TIME magazine ratcheted up the anger with a shamelessly disingenuous cover image of Donald Trump coldly staring down a sobbing child.
See a trend here? The plight of children, particularly those of illegal alien parents, is a powerful tool for those who manipulate public opinion with the goal of a borderless America. Fine, let’s have a national debate about the children. But it should start with a different set of children: the citizen and legal resident children already in the United States.
“America is the wealthiest country in the world” is a tiresome, apocryphal line used to justify swinging our doors open to absorb the planet’s impoverished masses. While it’s true that our economic strength is the envy of most countries, it’s also true that we are more than $21 trillion in debt and growing every day. We simply do not have infinite resources. So the question is, do we give America’s children—our children—any concern over those from the rest of the world?

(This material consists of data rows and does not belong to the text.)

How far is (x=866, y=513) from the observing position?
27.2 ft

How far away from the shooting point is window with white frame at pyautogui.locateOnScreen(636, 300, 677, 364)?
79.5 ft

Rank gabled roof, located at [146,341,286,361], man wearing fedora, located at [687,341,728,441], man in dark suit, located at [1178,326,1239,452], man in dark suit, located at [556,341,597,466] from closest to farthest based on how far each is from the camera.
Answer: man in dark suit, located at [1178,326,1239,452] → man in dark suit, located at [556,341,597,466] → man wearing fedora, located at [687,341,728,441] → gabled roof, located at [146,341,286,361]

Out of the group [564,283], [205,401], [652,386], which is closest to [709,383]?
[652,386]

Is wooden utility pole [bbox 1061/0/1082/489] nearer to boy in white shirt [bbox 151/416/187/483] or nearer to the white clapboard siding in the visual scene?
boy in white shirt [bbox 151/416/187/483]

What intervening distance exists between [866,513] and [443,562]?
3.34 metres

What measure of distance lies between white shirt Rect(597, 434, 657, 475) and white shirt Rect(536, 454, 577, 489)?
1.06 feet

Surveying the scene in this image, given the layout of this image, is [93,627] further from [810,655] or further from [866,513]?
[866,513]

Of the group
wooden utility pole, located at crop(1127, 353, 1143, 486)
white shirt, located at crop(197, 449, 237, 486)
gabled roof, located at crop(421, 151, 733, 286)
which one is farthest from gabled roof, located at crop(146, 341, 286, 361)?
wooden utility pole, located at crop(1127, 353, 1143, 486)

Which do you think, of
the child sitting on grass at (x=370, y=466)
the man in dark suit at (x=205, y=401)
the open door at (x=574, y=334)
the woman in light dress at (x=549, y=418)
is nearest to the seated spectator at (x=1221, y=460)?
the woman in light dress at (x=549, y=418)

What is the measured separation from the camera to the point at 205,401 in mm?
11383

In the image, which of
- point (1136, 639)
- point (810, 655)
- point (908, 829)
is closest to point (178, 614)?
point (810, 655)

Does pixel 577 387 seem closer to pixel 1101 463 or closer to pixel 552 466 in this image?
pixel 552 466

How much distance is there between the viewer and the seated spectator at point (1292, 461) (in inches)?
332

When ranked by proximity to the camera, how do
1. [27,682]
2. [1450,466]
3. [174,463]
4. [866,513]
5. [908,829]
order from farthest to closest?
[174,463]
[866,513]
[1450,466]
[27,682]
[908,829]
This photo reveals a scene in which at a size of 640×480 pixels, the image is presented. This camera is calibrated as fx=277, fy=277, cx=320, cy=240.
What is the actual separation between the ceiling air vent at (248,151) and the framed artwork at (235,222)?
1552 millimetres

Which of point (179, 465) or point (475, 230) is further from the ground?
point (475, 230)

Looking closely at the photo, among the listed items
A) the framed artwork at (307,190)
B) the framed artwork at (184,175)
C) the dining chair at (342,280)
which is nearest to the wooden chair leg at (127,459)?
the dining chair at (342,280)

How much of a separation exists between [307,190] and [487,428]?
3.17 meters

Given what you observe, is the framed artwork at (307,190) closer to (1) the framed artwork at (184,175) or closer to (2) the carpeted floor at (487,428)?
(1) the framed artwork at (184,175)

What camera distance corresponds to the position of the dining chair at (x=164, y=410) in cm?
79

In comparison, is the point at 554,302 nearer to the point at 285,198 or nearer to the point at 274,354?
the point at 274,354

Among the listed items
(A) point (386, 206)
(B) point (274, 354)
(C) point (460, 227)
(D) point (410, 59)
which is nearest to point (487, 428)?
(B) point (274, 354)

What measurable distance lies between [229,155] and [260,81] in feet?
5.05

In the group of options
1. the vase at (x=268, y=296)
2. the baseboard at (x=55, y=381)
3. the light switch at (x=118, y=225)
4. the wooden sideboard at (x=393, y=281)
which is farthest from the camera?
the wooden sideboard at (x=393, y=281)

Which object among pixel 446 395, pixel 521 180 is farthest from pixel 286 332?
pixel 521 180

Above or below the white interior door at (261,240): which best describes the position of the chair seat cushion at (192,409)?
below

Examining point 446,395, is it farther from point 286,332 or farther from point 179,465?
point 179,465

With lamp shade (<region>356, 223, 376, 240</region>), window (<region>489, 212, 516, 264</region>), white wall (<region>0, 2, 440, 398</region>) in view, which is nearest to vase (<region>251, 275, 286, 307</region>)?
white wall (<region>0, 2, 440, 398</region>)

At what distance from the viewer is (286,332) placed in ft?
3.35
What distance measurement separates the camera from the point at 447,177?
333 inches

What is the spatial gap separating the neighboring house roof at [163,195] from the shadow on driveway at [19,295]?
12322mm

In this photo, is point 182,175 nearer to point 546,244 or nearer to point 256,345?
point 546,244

Despite America’s high standard of living in general, the fact is that many children in our country are in need. It is estimated that 15 million children in the U.S. live in families with incomes below the federal poverty threshold. The Census Bureau’s most recent household food security survey found that about 6.5 million children, or 8.8 percent, “lived in households in which one or more child was food insecure” in 2016. Among our population of college graduates, more than 44 million borrowers collectively owe $1.5 trillion in student loan debt. The Who was wrong; the kids are not alright.
These are just the problems children face from everyday life in America. When illegal immigration is added, the problems are compounded. It starts with education, where we are endlessly told that our public school systems are already underfunded. Most children of illegal aliens, refugees, and legal immigrants are placed in programs for students with Limited English Proficiency (LEP). LEP students cost taxpayers approximately $59.2 billion annually. Almost the entirety of this cost, 98.9 percent, is borne by taxpayers at the local and state level.
African-American children suffer the most from this phenomenon, as historical disadvantages may cause them to lag behind academically while limited funding is directed away from them and toward LEP arrivals. A local NAACP chapter threatened a lawsuit in Prince George’s County, Md., after education officials earmarked more than $3 million in funding for two separate schools for LEP students. This struggle is going on in almost every state in the Union.
Far from worrying about the effect of these expenditures on its English-speaking students, some school districts are doubling down. They have declared their districts “safe havens” or “sanctuaries,” meaning they offer protections to illegal aliens residing in the districts against deportation by Immigration and Customs Enforcement (ICE). It would be reasonable for parents to ask, how many worthwhile educational opportunities are my children missing out on to pay for all this generosity, virtue signaling, and defiance of federal law?
It seems we are regularly bombarded with news about massive government expenditures related to illegal immigration. Just recently we learned via an Immigration Reform Law Institute investigation that the Obama administration circumvented federal law when it doled out roughly $310 million in taxpayer money to provide legal representation to unaccompanied alien minors. How many new schools could $310 million build? How many new teachers could it hire? The children of America got nothing from that transaction.
Beyond education, it is also fair to ask if we are sufficiently protecting our children’s physical well-being. While many illegal aliens are simply trying to adapt to life in a foreign country, others may not be vetted for past criminal behavior or recruitment by hyper-violent gangs like MS-13. The silent crisis in America today is the ever-expanding list of children who have lost their lives at the hands of foreign nationals who should not have been in the country. America was motivated to war and a massive upheaval of our security posture when 3,000 innocent lives were taken on Sept. 11, 2001. How many of our innocent children must die before America shows a fraction of that determination to secure our borders?
The United States has been, is, and will continue to be a generous nation that seeks to help those in need around the world. Because of this, we should not allow ourselves to be pressured into an anti-borders immigration policy over false allegations that we don’t care about children. We do, starting with our own.
Brian Lonergan is director of communications at the Immigration Reform Law Institute, a public interest law firm working to defend the rights and interests of the American people from the negative effects of mass migration.